Se infatti, spiegano i giudici, la finalità del legislatore è quella di sovvenire a una situazione di deficit economico derivante dalla morte dell'avente diritto alla pensione, l'indice per riconoscere l'operatività in concreto di tale finalità è quello dell'attualità della contribuzione economica venuta a mancare.


Tale attualità si presume per il coniuge superstite ed è attestata dalla titolarità dell'assegno, intesa come fruizione attuale di una somma periodicamente versata all'ex coniuge come contributo al suo mantenimento.

Niente reversibilità all'ex che ha percepito l'assegno divorzile in unica soluzione

L'assegno di reversibilità, spiegano i giudici, non costituisce la mera continuazione post mortem dell'assegno di divorzio, ma si giustifica con le stesse ragioni che giustificavano il sostegno economico all'ex coniuge, mediante la corresponsione dell'assegno divorzile.
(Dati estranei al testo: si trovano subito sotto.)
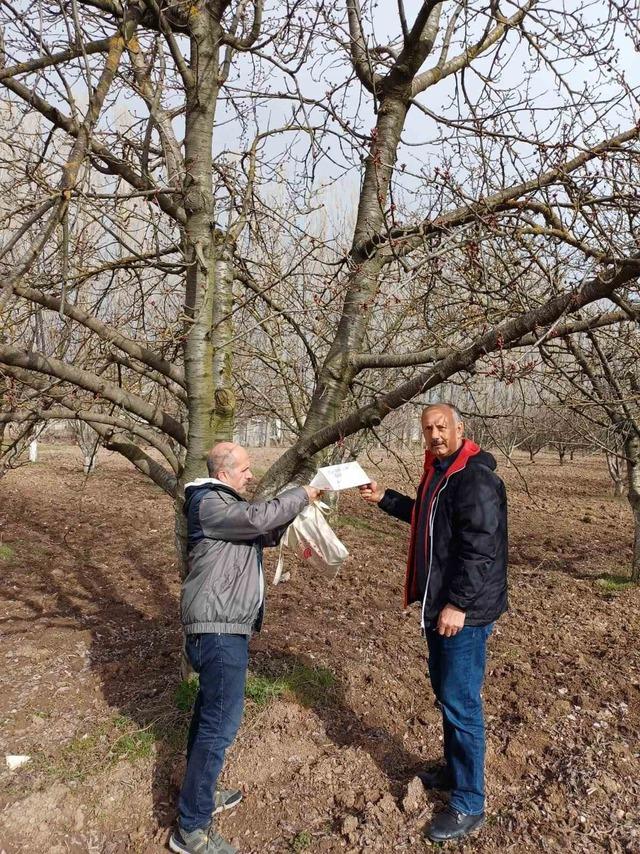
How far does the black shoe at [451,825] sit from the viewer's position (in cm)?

Il quantum, in caso di concorso con il diritto del coniuge superstite, sarà invece modulato sulla base della verifica giudiziale diretta ad accertare gli elementi che conducono a una ripartizione equa fra gli aventi diritto.


Pertanto, concludono le Sezioni Unite, deve affermarsi il principio di diritto per cui "ai fini del riconoscimento della pensione di reversibilità, in favore del coniuge nei cui confronti è stato dichiarato lo scioglimento o la cessazione degli effetti civili del matrimonio, ai sensi dell'articolo 9 della legge 1 dicembre 1970 n. 898, nel testo modificato dall'art. 13 della legge 6 marzo 1987 n. 74, la titolarità dell'assegno, di cui all'articolo 5 della stessa legge 1 dicembre 1970 n. 898, deve intendersi come titolarità attuale e concretamente fruibile dell'assegno divorzile, al momento della morte dell'ex coniuge, e non già come titolarità astratta del diritto all'assegno divorzile che è stato in precedenza soddisfatto con la corresponsione in un'unica soluzione".